Dubai and Qatar led market rises in the Gulf on Thursday on the back of property and banking stocks, while Egyptian real estate companies dragged down the market after jumping earlier this week. Dubai's main index rose 1.5 percent as shares in Emaar Properties, the emirate's largest listed developer, jumped 3.8 percent.
This followed an announcement on Wednesday by another large local property firm, unlisted Nakheel, that its net profit surged 54 percent for the first half of this year. The company did not provide quarterly figures, but Reuters calculations showed a net profit of 1.22 billion dirhams ($332 million) in the second quarter compared to 709 million dirhams a year earlier, a 72 percent jump. Nakheel's earnings fuelled optimism about Dubai real estate firms in general - although in Emaar's case, analysts surveyed by Reuters expect the firm's profit growth to slow down to 18 percent in the second quarter from 55 percent in the first.
Meanwhile, shares in cooling firm Tabreed surged 7.9 percent after the company said it was heading a consortium that had acquired a concession to provide district cooling services in Abu Dhabi worth 1.05 billion dirhams. Abu Dhabi's bourse added 0.6 percent on the back of large lenders. First Gulf Bank, which helped finance the Tabreed deal, rose 1.8 percent and National Bank of Abu Dhabi added 1.7 percent.
Both United Arab Emirates markets rebounded earlier this month after sharp drops in June, but now appear to be consolidating as investors await second-quarter reports, due in late July and early August. "We were expecting the volatility to decrease and that's exactly what happened," said Sebastien Henin, head of asset management at The National Investor in Abu Dhabi. "The market should trade sideways in the next few weeks. It should be more quiet."

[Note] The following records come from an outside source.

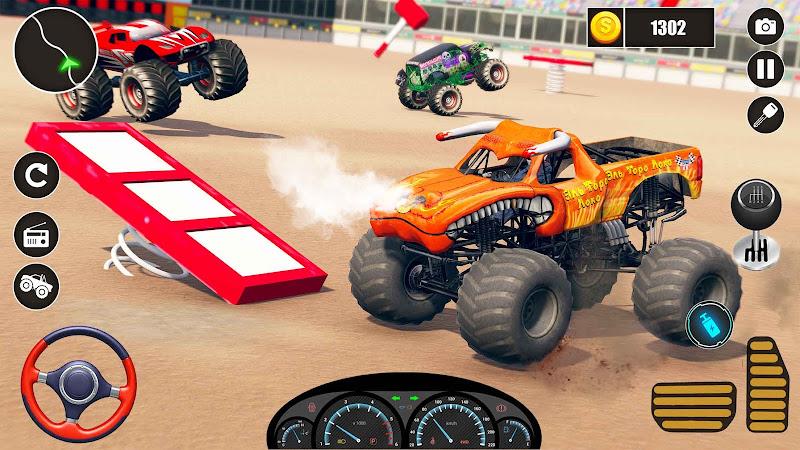 Monster Truck Demolition Crash Screenshot 2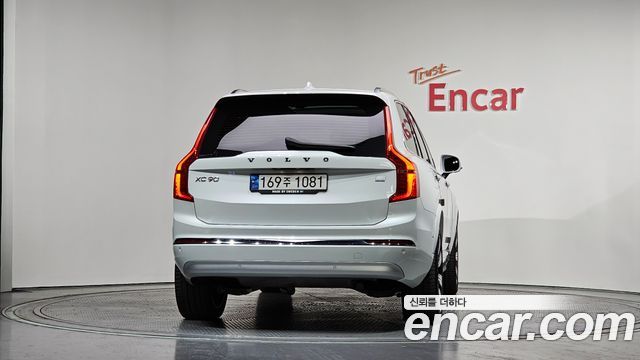 Volvo XC90 из Кореи Encar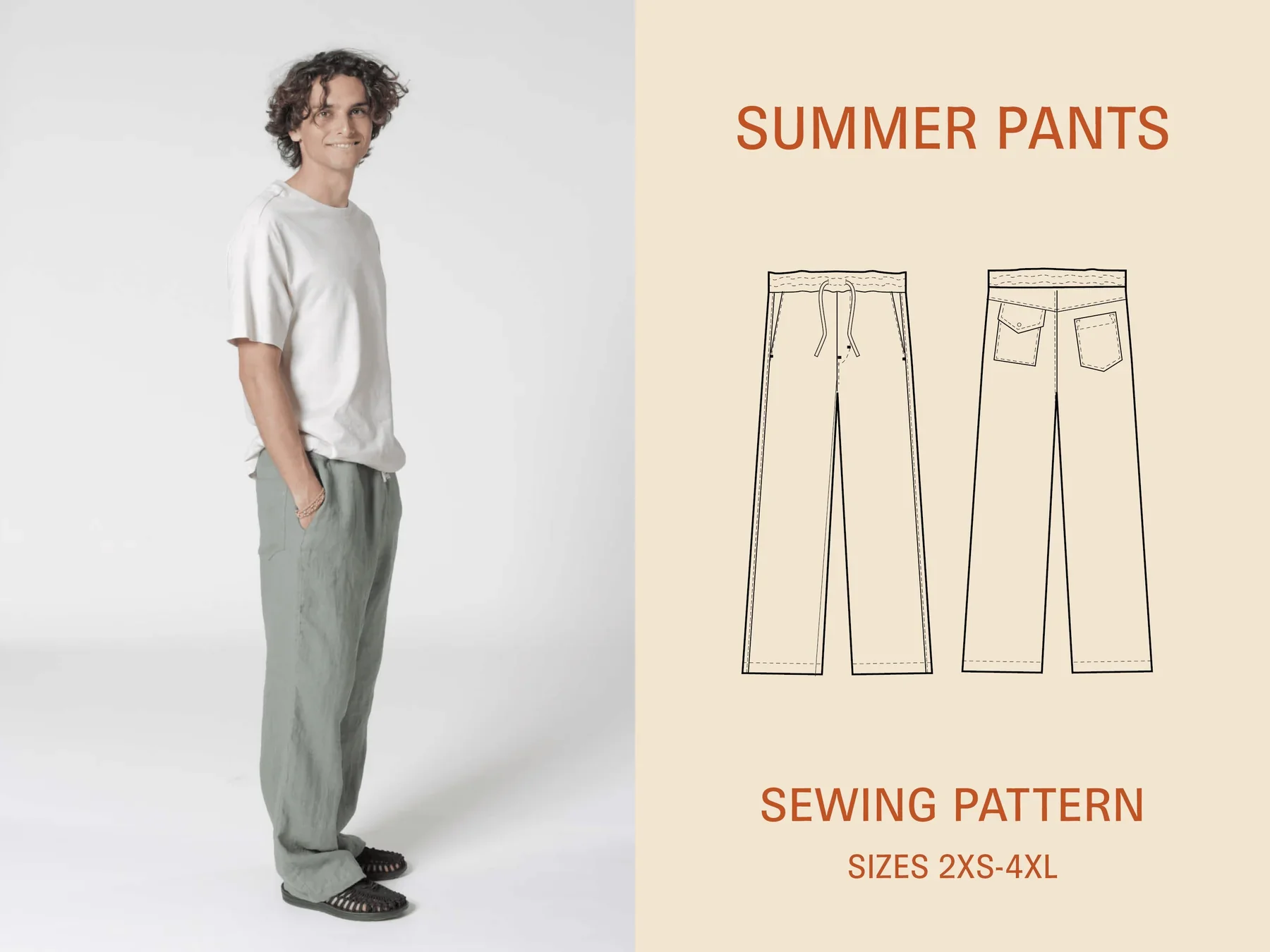Wardrobe by Me Men's Summer Pants and Shorts - Image 12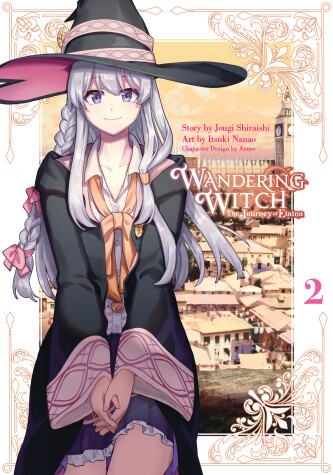 Cover of Wandering Witch 2 (manga)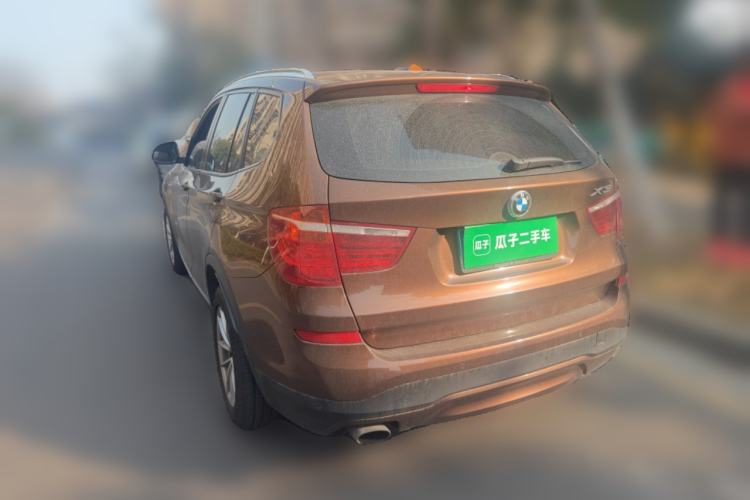 Used BMW X3 2016 sDrive20i Rear Left 45 Deg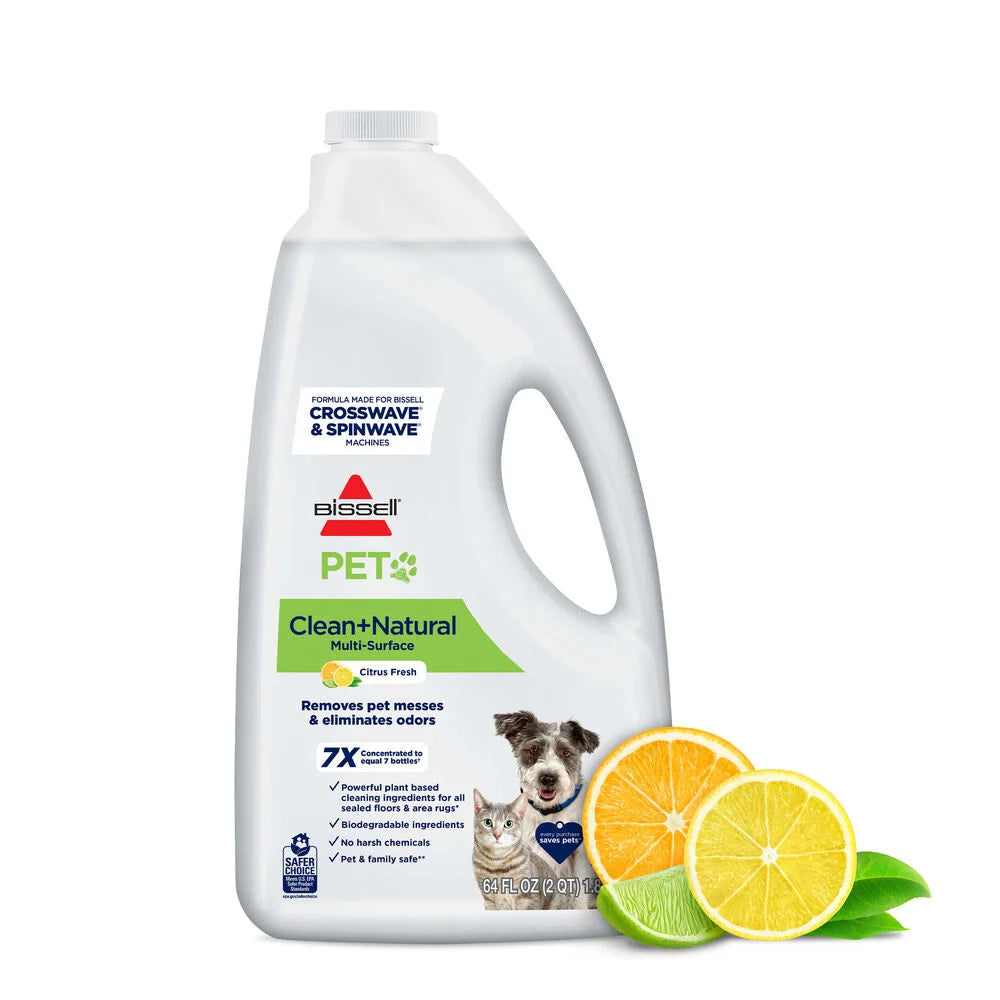 BISSELL, PET Clean + Natural Multi-Surface Formula (64 oz.)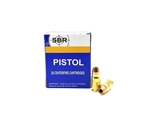 SBR 357 SIG Ammo 125 Grain Jacketed Hollow Point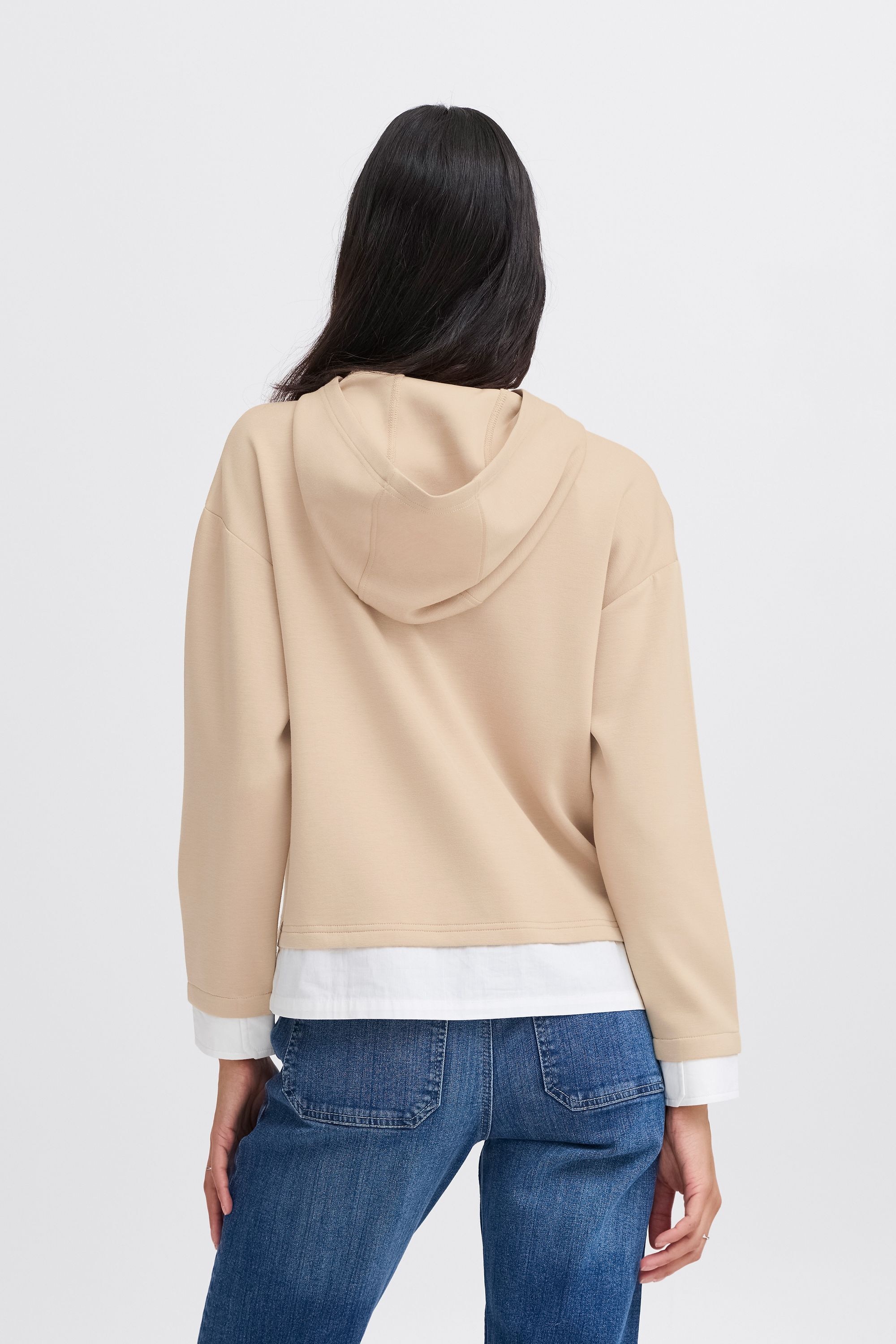 b.young Kapuzenpullover »Kapuzenpullover BYTULLAS MIX SWEAT -«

Qatar's bourse rose 1.6 percent on the back of Islamic lenders. Masraf Al Rayan jumped 4.4 percent and Qatar Islamic Bank added 4.0 percent. Together with the UAE, Qatar became part of MSCI's emerging markets index at the end of May, posting strong gains ahead of the upgrade and dropping sharply in the subsequent correction. "The sell-off in Qatar began on fundamental grounds but was extended by panic and overshot on the downside," said Akber Khan, director of asset management at Al Rayan Investment in Doha. "It made sense for there to be a bounce and now it's a matter of reaching a new equilibrium."
The Cairo bourse pulled back 0.5 percent after gaining 2.2 percent In the previous two sessions as investors scooped up real estate stocks. The rally was based on expectations of increased demand for property as a hedge against inflation after Egypt's government decided to cut fuel subsidies in order to reduce budget deficit. On Thursday, property stocks retreated. Talaat Moustafa Group, the largest listed developer, slid 1.7 percent, Palm Hills Developments was down 2.4 percent and SODI dropped 3.0 percent.
In Saudi Arabia, Saudi British Bank rose 0.8 percent after posting a 15.2 percent increase in second-quarter profit, while the bourse index edged up 0.2 percent. The bank said it earned 1.16 billion riyals ($309 million) in the three months to June 30, compared with 1.00 billion riyals in the same period a year earlier. Analysts surveyed by Reuters had expected the bank to post an average net profit of 1.09 billion riyals for the quarter.